マイクロプラスチックは、工業用研磨剤・歯磨き粉や化粧品・スクラブ入りの洗顔剤・ボディーソープなどに使われています。成分表示には、「ポリエチレン」「ポリエチレン末」「ポリプロピレン」「コポリマー」等で記載されています。これらは、マイクロビーズとも呼ばれています。
製品自体に使われている場合の他、海を漂うプラスチックゴミが劣化し、小さくなったものもあります。漂流している間に、大きなプラスチックが壊れて細かくなり、マイクロプラスチック化します。波や浜での摩耗、紫外線による劣化が原因です。

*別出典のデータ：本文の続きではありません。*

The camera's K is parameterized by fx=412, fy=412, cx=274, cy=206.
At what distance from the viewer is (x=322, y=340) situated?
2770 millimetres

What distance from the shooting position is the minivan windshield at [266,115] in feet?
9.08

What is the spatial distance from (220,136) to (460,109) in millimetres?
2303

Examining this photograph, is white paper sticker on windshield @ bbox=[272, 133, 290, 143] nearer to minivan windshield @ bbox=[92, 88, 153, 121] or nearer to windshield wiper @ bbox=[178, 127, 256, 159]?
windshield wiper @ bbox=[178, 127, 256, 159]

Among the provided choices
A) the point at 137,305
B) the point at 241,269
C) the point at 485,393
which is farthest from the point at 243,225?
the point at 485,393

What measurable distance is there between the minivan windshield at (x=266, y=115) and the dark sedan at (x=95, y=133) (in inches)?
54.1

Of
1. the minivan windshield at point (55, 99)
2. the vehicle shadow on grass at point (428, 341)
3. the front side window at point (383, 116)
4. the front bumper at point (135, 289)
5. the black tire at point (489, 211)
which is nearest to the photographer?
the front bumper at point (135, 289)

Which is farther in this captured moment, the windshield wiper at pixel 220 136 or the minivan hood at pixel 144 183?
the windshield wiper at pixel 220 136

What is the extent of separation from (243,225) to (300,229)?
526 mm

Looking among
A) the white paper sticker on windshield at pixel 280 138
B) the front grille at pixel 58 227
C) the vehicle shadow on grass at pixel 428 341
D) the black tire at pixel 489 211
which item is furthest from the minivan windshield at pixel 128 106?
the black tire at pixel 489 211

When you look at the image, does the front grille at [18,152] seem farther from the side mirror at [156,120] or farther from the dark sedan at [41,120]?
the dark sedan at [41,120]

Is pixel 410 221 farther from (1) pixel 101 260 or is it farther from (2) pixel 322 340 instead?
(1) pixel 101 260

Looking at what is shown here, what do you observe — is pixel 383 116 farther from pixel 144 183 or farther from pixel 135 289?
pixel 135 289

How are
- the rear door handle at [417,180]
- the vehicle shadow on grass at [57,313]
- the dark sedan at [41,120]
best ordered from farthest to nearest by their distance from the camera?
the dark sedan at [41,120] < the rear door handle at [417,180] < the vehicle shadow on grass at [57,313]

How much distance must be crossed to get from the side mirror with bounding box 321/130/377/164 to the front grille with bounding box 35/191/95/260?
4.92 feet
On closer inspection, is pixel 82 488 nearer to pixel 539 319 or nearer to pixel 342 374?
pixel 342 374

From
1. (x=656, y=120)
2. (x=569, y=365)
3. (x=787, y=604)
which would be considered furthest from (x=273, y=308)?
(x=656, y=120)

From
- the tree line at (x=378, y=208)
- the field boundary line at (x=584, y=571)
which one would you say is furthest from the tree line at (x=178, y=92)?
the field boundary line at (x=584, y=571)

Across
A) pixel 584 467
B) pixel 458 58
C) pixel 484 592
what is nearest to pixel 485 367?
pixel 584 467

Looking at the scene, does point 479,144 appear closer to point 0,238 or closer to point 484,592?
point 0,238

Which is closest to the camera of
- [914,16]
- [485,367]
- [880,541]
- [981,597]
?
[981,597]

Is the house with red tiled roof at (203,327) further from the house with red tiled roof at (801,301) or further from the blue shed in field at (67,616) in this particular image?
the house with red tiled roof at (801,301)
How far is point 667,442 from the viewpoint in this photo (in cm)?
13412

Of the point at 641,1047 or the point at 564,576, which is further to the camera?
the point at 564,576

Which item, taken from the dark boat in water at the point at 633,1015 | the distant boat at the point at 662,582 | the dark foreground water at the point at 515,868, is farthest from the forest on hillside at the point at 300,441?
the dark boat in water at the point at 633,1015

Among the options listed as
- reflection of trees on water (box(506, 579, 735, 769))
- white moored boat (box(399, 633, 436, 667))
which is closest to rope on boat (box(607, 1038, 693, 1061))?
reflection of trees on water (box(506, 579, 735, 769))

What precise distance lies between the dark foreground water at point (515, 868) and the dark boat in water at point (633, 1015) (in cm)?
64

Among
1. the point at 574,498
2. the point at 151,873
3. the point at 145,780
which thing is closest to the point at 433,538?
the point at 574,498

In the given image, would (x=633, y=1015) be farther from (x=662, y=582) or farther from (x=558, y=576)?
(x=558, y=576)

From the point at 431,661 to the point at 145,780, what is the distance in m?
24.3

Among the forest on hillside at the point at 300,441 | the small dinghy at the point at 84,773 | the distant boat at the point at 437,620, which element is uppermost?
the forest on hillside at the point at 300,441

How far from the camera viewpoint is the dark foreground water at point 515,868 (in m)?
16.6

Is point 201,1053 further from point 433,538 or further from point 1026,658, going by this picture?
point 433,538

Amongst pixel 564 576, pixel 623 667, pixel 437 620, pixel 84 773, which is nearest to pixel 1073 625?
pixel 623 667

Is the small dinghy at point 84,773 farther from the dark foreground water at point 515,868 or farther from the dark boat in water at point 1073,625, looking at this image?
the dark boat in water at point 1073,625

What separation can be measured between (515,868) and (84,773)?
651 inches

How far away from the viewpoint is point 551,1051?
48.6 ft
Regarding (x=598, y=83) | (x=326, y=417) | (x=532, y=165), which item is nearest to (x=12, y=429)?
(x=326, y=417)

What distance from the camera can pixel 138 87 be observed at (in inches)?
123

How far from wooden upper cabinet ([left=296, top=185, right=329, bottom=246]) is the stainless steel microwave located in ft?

私達の身近な生活では、服(合成繊維を含むもの)を洗濯した時に流れ出ています。下水を経由して海に排出されてしまいます。
●マイクロプラスチックの何が悪いのか
マイクロプラスチックは、毒性のある化学汚染物質を吸着しやすい性質をもち、それを媒介させます。自然への分解が非常にしにくく、環境中に100年以上も残留します。それを水生生物が食べてしまい、食物連鎖に入り込みます。魚や鳥・哺乳類が汚染されていきます。それら生物を人間が食べる事が問題です。
●世界の動きと米国の規制
いま世界では、規制の方向で進んでいます。
国際的には、近年下記の動きが出てきています。
・2015年~2017年:環境省と複数大学が共同で調査船にて実態把握中
・2015年6月:主要7カ国首脳会議(ドイツ)にて世界的な課題として対策を呼びかけ
・2016年1月:ダボス会議にて報告書で警告
そして昨年末、米国ではマイクロビーズの規制に関する法律が成立しました。
2015年12月28日:マイクロビーズ除去海域法 成立
2017年7月~:マイクロビーズ製造禁止
2018年6月~:マイクロビーズ 販売全面禁止
●マイクロプラスチックの対策
現在のリサイクル技術では、マイクロプラスチックを回収・処分する方法がありません。その為、自然に帰る植物性プラスチックへの切り替え等、代替材料が使われる事が望ましい状況です。その切り替えまでに私達が出来ることは、マイクロビーズが使われている製品を使わない事です。
小さくて見えないプラスチックが、海に無数に浮いているのが事実。見えない環境汚染である為、私たちは問題意識を持って、発生を減らす行動をする事が必要です。